The physician who diagnoses a child with autism in the current system faces almost no professional cost for doing so and potentially avoids significant friction. A diagnosis can be documented quickly, it satisfies the family’s desire for an explanation, it connects the child to services, and it insulates the clinician from criticism that he failed to identify a condition. Declining to diagnose, or recommending watchful waiting, requires time, sustained explanation, and tolerance for uncertainty. The incentive structure runs entirely in one direction. A health care system organized on genuine free market principles would introduce countervailing pressures. When private insurers bear the cost of services associated with a diagnosis, they have a direct financial interest in ensuring that diagnoses are applied accurately and that claimed services are actually rendered. When the state is the payer, as it is for the tens of millions of children enrolled in Medicaid, no such countervailing interest exists. The payer does not negotiate, does not question, and does not bear the cost of diagnostic error in the way a financially accountable private insurer would. The explosion of Minnesota’s autism provider rolls from 41 to 328 in five years would have triggered scrutiny far earlier in a system where someone stood to lose money by paying fraudulent claims, rather than a system in which the money being paid belonged to no one in particular and to everyone in general.

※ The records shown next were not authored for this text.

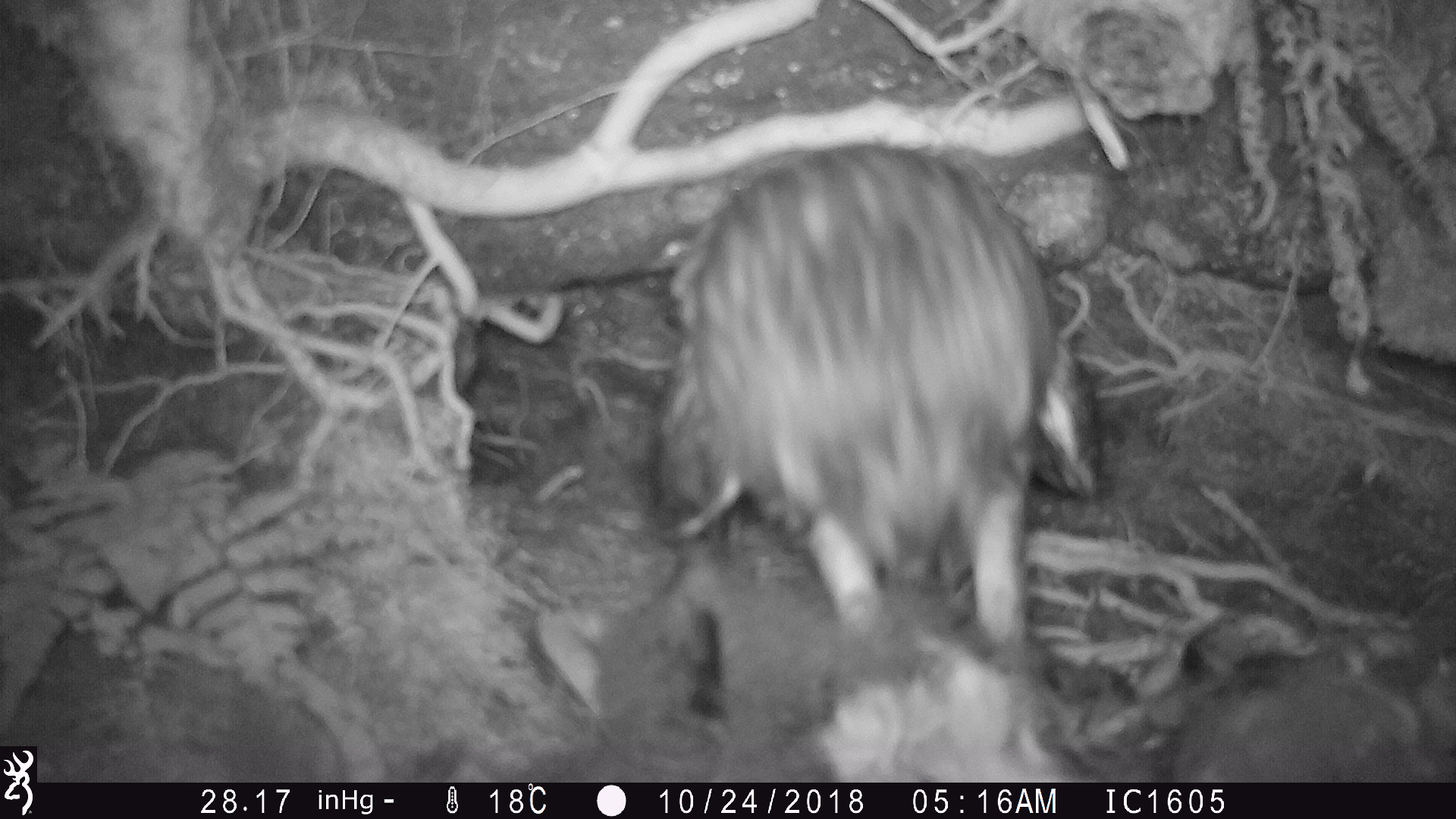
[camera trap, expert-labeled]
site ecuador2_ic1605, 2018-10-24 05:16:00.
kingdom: Animalia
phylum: Chordata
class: Aves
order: Strigiformes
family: Strigidae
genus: Asio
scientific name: Asio flammeus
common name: short-eared owl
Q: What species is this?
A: Short-eared owl (Asio flammeus).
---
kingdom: Animalia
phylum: Chordata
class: Aves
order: Procellariiformes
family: Procellariidae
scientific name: Procellariidae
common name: petrel chick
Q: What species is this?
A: Petrel chick (Procellariidae).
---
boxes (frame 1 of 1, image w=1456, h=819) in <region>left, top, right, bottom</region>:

Children with genuine, profound autism deserve accurate diagnosis, sustained support, and serious medical attention. Children who are shy, intense, easily frustrated, or socially awkward deserve patient adults, appropriate challenge, and the benefit of the doubt that their struggles fall within the ordinary range of human variation. Conflating these two groups does not serve either one. It burdens genuinely normal children with a medicalized identity, diverts resources from those who most need them, and creates the conditions under which a $192 million fraud can grow quietly in plain sight for six years before anyone investigates. The willingness to say so plainly is not cruelty toward disabled children. It is the precondition for actually serving them.
Shaw KA, Williams S, Patrick ME, et al. Prevalence and early identification of autism spectrum disorder among children aged 4 and 8 years — Autism and Developmental Disabilities Monitoring Network, 16 sites, United States, 2022. MMWR Surveill Summ. 2025;74(SS-2):1–22.
Grosvenor LP, Croen LA, Lynch FL, et al. Autism diagnosis among US children and adults, 2011–2022. JAMA Netw Open. 2023;6(11):e2340544.